Saved my butt when the hard disk in my laptop died.
I have ubuntu on one of my computers. Very sluggish (I forget which GUI I have). Anyway, I am looking for a command-line only distro. The main requirement is speed. The only app I run on it is CherryPy. I would also love a replacement for vi (no matter how much I use it, I can never remember how to do anything with it, without the cheat sheet), but don’t want to have to run a GUI.
Any suggestions?
I have been away from Linux for almost 10 years now.. Didn’t like the Red Hat back then, so I went back to Win..
A couple of months ago I went the easy path and DL/Installed UBUNTU on my laptop. I have had no problems with it so far.. but after advice from a friend in Holland, I searched and found ‘CentOS-6.0-i386-LiveDVD’...
I have not messed with it yet, so I have no idea how it looks.
I am worried that it will be FAR off from the midway point (UBUNTU - Win)..
I used to use unix (decades ago), but I don’t remember the commands.. I at least remember most DOS commands :D
Anyway, any advice on whether I should try it out or not?
Probably heresy to say this - but although I like LiveCD’s as rescue disks - the idea that you slap a LiveCD into a disk drive and then find out if you “like” a distro or no - to me doesn’t really make sense.
Whether I like a distro has to do with how it feels to live with the actual distro - set it up to do real work - a Live CD “test drive” will show you what the user experience “feels like” - but not sure I buy how useful that is in real life.
YMMV.
What I do (or used to do) is install the distro as a virtual machine using Virtualbox. That’s closer to “real” than a live CD.
Easier?
That said, the LFS documentation is beyond excellent. If you follow the steps to the letter without any deviation, you'll have a fine, working system. As opposed to a pre-packaged distro, I think the LFS docs are so good because they have to be! It also like LFS because it's in the spirit of early Linux as Linus Torvalds wrote back in 1991: "...do you pine for the days when men were men and wrote their own device drivers?"
After a (cross country) family member had a rootkit/trojan on their PC last week, and I “theoretically” got rid of it for them, I suggested to them they create a bootable Linux CD to use for online banking. I decided to test one here, so I downloaded Ubuntu 11.10 and created the disk.

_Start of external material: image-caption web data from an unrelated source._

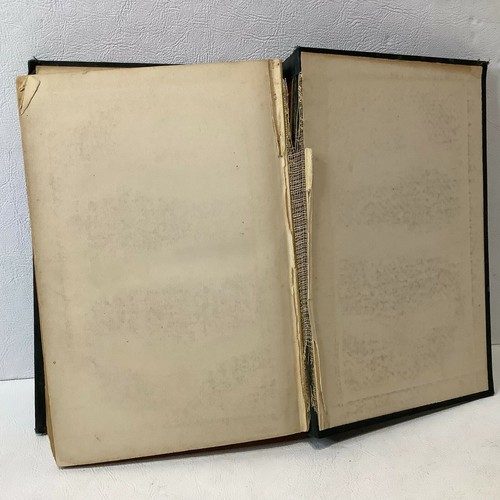 The Life of John Wesley 1912 Book Richard Watson Methodists Methodism - Picture 6 of 7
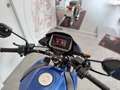 Honda CB 125 CB 125 F - YM 2026 - thumbnail 8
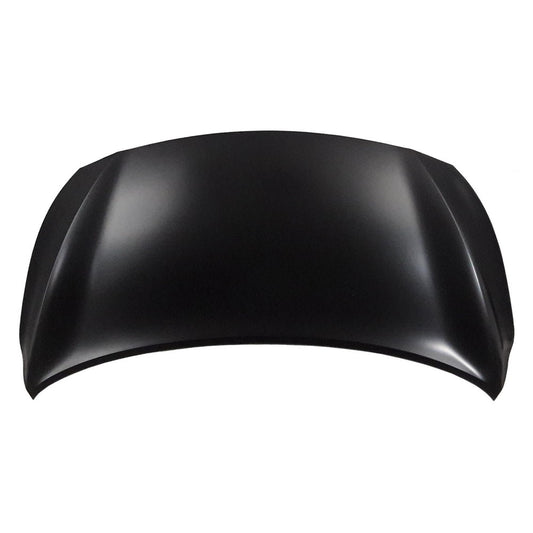 Front Hood 2015-2021 Kia Sedona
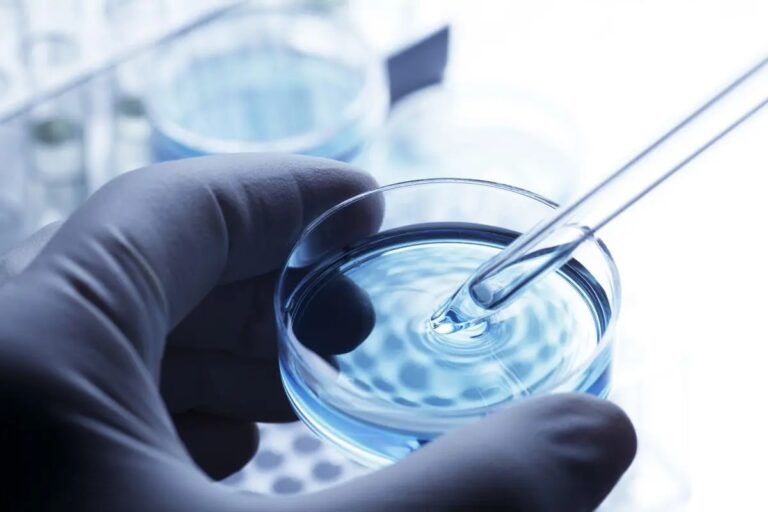 Farmaceutica, annunciata la rimborsabilità di Maribavir Farmaceutica, annunciata la rimborsabilità di Maribavir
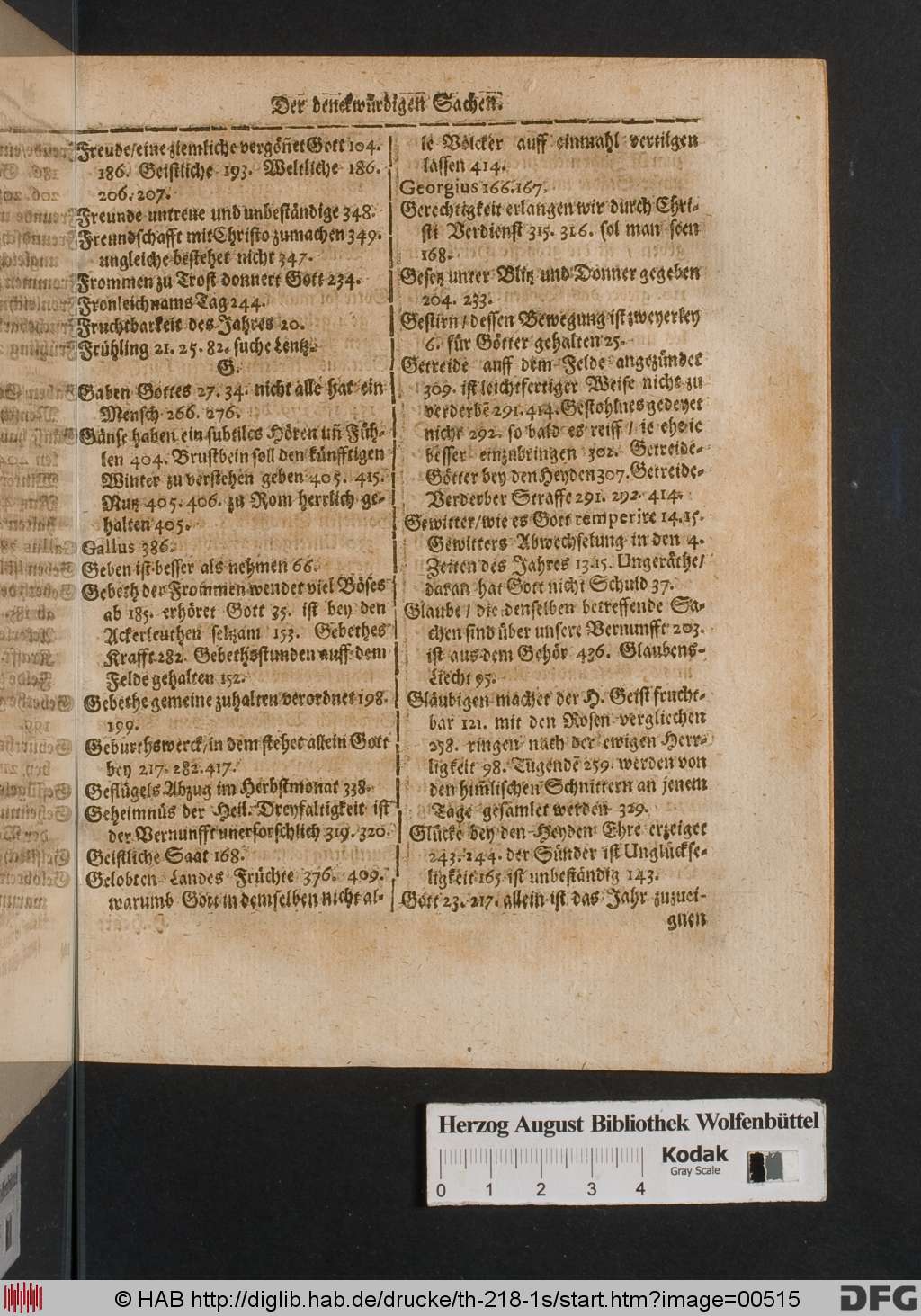 http://diglib.hab.de/drucke/th-218-1s/00515.jpg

I booted my Win7 x64 laptop to the disk and tried it out for a while.
When I rebooted to Win7 it was royally pi**ed about something, and insisted on “recovering” by restoring a system restore. During the time I was running the Ubuntu disk I never once asked it to modify my existing partition.
Now I’m trying to locate a decent bootable Linux disk that can be simply used for online banking purposes, that will guarantee to not touch any existing partitions. Ubuntu has me gun shy.
This distro was so trouble-ridden, so messed up, so full of misbegotten cybernetic dreck, that it cost me two consecutive all-nighters to do something that literally took all of thirty seconds once I blew it off my new Dell server and installed a totally free alternative distro.
I will give the name of the alternative that has now made me very happy and made the learning of wonderful, fascinating Linux the enjoyable experience it should be.
Ubuntu.
To answer my own problem from above.... I discovered this...
http://distrowatch.com/table.php?distribution=lps
http://www.spi.dod.mil/lipose.htm
Will burn it and see how it goes.
I don't know if the Ubuntu family can customize the install to do that.
Totally agree - this makes way more sense to me.
Would it hurt to try it?
I don't know what you didn't like about RH 10 years ago, so I can't help you out. However, it has made great strides in those 10 years, and won;t be anything like you remember it.